Thursday, 2 October 2014

Gastos em Saúde - perspectiva individual

Mas então tínhamos que aumentar as taxas moderadoras, porque os portugueses usam demasiado os serviços de saúde porque não pagam, porque é muito barato lá ir, porque há muitos isentos de taxas, sei lá... Olhe-se para aqui com alguma atenção e diga-se, em honestidade, se isto faz algum sentido.


Segundo a Pordata, Portugal é dos países da UE em que as pessoas mais despendem - proporcionalmente - dos seus rendimentos em gastos de saúde. Ora interprete-se: ou as taxas moderadoras não resultaram a inibir as pessoas que recorriam sem razão, ou estamos a taxar demasiado as pessoas que recorrem com razão, ou perdemos tanto poder de compra que as taxas deviam ter baixado em vez de subirem, para que não houvesse este impacto. Em alternativa, podemos presumir que os portugueses ficaram de repente os mais doentes da UE.


Relembro que isto ocorre numa altura em que o mercado de genéricos se implantou e os preços dos medicamentos baixaram consideravelmente. Daí eu focar a minha análise nas taxas moderadoras. A funcionarem, as taxas moderadoras deveriam moderar, ou seja, diminuir o recurso desnecessário ao SNS. A ideia que as sustenta não é a de que devam ser co-pagamentos, ou seja, elas não devem teoricamente ter impacto no orçamento dos utilizadores justificados. Ora, o que se tem verificado é o contrário, como se pode ver em especial desde 2009. Com o impacto da diminuição do preço dos medicamentos, os gastos em saúde poderiam ter diminuído para as pessoas, tal como diminuíram para o estado nas comparticipações, mas bem se vê que isso não ocorreu. Não podemos averiguar com estes números se isto ocorre à custa do aumento das taxas, da diminuição dos rendimentos, ou de ambos, mas podemos, isso sim, voltar ao que disse acima: se há uma perda considerável de poder de compra, é um risco demasiado grande aumentar taxas moderadoras, implantando-as naqueles acessos que devem ser os habituais e correntes, em especial para quem não tem subsistemas e seguros de saúde, nos cuidados de saúde primários.

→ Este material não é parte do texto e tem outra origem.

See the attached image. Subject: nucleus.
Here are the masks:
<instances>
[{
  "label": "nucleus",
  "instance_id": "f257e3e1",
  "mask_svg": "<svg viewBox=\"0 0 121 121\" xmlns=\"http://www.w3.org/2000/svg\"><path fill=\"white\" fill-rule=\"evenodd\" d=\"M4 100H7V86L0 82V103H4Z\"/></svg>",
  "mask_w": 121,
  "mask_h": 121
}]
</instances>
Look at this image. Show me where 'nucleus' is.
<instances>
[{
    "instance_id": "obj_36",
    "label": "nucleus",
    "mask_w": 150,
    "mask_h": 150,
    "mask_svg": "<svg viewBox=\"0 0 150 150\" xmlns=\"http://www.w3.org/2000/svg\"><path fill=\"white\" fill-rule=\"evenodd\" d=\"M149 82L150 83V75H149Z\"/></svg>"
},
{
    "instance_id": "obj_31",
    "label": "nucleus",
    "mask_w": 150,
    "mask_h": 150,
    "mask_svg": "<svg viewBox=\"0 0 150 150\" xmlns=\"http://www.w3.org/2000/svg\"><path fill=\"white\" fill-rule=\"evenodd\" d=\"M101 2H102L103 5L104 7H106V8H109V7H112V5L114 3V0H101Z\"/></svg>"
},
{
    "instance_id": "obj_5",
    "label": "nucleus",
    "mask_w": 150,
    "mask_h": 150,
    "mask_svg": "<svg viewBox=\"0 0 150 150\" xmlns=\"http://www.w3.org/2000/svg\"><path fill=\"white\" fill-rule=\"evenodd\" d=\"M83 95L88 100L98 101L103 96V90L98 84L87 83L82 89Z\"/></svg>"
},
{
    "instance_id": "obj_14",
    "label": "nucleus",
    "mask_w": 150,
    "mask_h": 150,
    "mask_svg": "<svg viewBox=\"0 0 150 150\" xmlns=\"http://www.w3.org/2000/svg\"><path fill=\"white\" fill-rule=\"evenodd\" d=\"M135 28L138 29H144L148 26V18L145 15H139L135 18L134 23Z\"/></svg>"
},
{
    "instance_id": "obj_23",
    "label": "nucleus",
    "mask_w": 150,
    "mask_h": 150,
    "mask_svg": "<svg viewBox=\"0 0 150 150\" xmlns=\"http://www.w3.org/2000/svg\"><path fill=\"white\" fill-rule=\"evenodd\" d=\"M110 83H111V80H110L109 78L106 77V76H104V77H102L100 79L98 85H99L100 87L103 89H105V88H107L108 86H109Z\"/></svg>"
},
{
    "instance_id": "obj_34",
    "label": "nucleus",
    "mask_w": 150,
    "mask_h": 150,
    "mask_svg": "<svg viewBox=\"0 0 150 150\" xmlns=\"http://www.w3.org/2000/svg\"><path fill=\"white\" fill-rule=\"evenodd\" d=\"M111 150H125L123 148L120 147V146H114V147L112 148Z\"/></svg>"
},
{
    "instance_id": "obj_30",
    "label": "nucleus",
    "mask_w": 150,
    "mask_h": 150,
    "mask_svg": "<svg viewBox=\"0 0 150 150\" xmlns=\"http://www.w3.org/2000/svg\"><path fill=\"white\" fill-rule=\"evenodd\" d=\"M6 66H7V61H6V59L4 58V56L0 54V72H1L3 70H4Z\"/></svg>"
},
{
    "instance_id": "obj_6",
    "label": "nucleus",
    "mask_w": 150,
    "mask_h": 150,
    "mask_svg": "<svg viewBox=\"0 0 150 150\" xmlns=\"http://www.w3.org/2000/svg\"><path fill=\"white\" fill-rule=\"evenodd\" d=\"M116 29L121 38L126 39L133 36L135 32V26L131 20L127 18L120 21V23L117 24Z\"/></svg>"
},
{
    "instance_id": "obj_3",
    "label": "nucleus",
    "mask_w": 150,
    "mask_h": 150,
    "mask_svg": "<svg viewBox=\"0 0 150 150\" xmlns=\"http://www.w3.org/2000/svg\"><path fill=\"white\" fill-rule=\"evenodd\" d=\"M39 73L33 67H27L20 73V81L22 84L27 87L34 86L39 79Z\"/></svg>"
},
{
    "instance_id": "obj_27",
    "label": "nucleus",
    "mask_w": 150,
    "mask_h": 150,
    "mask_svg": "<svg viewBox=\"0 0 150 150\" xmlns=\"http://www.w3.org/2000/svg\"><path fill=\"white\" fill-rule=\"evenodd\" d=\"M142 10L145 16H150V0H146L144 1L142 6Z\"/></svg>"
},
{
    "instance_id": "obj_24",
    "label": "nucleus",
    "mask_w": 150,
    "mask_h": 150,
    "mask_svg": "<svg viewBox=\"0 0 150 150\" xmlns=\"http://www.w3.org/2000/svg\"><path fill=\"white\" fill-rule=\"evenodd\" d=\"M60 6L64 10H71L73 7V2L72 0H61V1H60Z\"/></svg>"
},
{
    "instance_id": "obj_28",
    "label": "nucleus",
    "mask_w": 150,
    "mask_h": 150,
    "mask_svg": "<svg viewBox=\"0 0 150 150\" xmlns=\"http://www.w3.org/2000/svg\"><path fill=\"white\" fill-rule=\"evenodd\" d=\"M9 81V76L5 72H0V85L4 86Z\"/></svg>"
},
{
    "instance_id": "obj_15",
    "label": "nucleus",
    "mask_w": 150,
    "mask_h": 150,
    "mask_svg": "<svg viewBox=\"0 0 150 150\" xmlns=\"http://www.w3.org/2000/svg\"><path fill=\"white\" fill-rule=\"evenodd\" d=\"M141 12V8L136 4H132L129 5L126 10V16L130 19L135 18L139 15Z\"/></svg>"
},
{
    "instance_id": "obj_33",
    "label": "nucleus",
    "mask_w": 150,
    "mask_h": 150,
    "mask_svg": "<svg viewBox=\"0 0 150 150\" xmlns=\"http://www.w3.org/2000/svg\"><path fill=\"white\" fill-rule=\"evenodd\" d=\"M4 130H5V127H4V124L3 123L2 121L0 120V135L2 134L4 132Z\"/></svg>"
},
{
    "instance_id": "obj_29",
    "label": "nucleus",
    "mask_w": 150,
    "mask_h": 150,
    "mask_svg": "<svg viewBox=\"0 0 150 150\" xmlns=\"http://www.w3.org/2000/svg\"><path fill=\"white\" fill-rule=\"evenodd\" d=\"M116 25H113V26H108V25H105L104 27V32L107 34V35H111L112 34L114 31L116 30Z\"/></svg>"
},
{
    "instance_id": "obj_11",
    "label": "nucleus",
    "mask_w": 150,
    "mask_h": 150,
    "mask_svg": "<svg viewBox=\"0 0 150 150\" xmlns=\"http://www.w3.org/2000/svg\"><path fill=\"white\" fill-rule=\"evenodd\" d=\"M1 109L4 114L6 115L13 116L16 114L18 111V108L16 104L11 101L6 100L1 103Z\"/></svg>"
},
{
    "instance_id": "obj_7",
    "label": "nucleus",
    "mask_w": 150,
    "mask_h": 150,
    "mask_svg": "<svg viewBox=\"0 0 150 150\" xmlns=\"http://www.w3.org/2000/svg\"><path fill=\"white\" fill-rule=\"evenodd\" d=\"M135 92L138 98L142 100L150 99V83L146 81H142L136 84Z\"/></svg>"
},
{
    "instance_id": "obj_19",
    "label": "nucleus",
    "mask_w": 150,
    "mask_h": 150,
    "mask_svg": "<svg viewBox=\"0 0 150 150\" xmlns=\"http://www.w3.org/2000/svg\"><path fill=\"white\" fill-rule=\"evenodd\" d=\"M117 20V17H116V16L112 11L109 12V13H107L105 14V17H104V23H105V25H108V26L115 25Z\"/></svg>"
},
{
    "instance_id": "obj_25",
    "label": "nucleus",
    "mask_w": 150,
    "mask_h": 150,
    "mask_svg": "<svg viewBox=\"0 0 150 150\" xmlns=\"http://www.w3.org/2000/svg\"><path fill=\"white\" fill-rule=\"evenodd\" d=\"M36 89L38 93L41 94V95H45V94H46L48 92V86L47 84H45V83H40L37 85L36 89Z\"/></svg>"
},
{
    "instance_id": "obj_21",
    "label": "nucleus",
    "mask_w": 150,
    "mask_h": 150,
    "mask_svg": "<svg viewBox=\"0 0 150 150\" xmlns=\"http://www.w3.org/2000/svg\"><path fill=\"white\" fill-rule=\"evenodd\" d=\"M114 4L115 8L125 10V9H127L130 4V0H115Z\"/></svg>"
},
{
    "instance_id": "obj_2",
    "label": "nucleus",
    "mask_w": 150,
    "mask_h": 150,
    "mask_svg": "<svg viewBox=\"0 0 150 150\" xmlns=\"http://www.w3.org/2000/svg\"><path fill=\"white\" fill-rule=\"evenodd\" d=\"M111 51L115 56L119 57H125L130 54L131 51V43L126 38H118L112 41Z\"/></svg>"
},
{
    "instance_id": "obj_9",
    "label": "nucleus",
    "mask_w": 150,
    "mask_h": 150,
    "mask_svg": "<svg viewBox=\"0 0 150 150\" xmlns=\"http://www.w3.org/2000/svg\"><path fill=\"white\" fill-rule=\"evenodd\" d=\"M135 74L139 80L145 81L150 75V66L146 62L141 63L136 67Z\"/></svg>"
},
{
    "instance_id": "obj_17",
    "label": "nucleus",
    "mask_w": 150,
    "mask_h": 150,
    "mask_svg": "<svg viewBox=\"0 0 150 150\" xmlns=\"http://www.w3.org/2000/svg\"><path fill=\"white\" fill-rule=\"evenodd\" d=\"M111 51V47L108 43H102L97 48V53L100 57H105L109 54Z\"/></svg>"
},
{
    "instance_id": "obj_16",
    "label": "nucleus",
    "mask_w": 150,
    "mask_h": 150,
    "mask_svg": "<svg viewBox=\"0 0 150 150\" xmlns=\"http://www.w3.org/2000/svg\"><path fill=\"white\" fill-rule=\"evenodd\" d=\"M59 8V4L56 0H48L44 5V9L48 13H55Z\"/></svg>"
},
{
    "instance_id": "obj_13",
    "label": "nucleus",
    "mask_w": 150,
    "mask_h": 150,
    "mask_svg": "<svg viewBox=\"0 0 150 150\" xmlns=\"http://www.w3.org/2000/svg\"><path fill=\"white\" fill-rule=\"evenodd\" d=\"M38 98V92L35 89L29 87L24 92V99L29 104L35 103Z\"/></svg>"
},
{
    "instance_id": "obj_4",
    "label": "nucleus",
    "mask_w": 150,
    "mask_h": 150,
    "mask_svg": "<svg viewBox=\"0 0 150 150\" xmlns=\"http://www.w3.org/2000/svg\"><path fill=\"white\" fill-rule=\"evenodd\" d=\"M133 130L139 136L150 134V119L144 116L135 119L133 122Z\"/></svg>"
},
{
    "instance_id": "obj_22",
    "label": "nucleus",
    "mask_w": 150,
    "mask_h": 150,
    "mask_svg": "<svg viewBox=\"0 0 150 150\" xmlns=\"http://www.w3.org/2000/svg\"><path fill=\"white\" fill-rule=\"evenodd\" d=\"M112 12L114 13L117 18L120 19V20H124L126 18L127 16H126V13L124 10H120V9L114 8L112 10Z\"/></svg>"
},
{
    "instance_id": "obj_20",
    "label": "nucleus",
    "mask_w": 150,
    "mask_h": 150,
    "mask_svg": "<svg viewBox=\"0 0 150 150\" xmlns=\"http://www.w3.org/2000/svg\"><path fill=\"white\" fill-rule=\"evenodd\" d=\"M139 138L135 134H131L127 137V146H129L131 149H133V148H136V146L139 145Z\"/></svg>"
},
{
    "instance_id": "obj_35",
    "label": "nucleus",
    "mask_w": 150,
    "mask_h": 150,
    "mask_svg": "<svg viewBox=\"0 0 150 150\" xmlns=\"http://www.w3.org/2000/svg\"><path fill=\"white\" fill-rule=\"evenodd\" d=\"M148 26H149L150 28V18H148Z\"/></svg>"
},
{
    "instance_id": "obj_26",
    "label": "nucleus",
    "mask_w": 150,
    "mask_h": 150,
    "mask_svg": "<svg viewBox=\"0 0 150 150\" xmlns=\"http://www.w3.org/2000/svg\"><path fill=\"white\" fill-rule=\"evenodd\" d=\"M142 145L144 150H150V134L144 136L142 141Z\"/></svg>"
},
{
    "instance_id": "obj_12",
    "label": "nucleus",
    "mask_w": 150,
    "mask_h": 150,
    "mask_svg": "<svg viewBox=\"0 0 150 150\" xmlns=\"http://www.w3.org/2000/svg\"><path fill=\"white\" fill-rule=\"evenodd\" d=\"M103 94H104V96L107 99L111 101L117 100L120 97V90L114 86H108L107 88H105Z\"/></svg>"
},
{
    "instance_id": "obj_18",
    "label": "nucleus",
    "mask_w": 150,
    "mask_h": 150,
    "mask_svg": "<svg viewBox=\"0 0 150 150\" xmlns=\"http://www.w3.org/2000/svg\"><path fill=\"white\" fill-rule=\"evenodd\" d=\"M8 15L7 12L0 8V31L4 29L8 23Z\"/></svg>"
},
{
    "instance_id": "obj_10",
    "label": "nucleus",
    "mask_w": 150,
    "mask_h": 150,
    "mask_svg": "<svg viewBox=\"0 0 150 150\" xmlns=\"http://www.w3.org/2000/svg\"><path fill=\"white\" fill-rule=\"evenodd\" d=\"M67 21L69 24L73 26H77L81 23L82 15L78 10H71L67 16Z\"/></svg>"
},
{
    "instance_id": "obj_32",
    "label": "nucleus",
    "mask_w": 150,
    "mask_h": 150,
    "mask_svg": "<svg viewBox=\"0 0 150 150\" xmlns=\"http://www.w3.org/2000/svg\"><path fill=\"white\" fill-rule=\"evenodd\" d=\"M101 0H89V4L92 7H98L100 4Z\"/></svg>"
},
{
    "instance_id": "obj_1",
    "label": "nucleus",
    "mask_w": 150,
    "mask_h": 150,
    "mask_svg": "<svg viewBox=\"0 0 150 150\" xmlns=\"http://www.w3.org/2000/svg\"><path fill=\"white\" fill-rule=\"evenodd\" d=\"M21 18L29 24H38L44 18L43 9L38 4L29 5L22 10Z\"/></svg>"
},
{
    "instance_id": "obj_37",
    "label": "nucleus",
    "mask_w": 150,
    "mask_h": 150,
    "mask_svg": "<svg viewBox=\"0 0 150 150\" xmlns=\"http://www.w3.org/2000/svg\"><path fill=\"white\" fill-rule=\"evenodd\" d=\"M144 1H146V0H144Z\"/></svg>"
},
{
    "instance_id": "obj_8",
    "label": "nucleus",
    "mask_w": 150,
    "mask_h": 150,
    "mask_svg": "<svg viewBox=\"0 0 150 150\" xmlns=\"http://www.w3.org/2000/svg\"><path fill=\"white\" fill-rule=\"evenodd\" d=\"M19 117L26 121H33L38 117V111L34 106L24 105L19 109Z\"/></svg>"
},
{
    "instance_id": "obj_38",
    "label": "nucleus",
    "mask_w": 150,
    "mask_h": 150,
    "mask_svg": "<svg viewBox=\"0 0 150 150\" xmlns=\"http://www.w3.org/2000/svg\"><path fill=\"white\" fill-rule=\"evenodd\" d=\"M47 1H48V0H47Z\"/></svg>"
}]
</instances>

Serve tudo isto para lembrar como as taxas moderadoras partem de uma ideia utópica que na nossa realidade não tem implantação. As pessoas isentas continuam a poder aceder aos serviços de saúde as vezes que lhes apetecer, tenham ou não motivo. As pessoas com bom poder de compra e daí para cima continuam a poder aceder aos serviços de saúde as vezes que lhes apetecer, e não é o impacto de taxas moderadoras que muda isso, enquanto acharem que têm esse direito ou não sentirem que estão a prejudicar o sistema e as outras pessoas. São os intermédios, aqueles que ganham pouco mais que o limiar para a isenção por insuficiência económica, os únicos que de facto sofrem, os que têm mesmo que repensar as vezes que recorrem aos serviços de saúde, e aqui já não é só nas situações evitáveis, mas mesmo naquelas em que sentem necessidade. Adiam, aguentam, remedeiam, o que mais tarde lhes fará pior a eles e aumentará os gastos ao sistema, a resolver as consequências. As taxas moderadoras são assim, essencialmente, um factor de discriminação e uma tentativa de obter um co-pagamento (como se vê, pouco significativo do ponto de vista do sistema mas potencialmente significativo do ponto de vista individual) à margem do SNS tendencialmente gratuito que a nossa república democrática sempre quis exigir. E são particularmente perniciosas num momento como o que vivemos.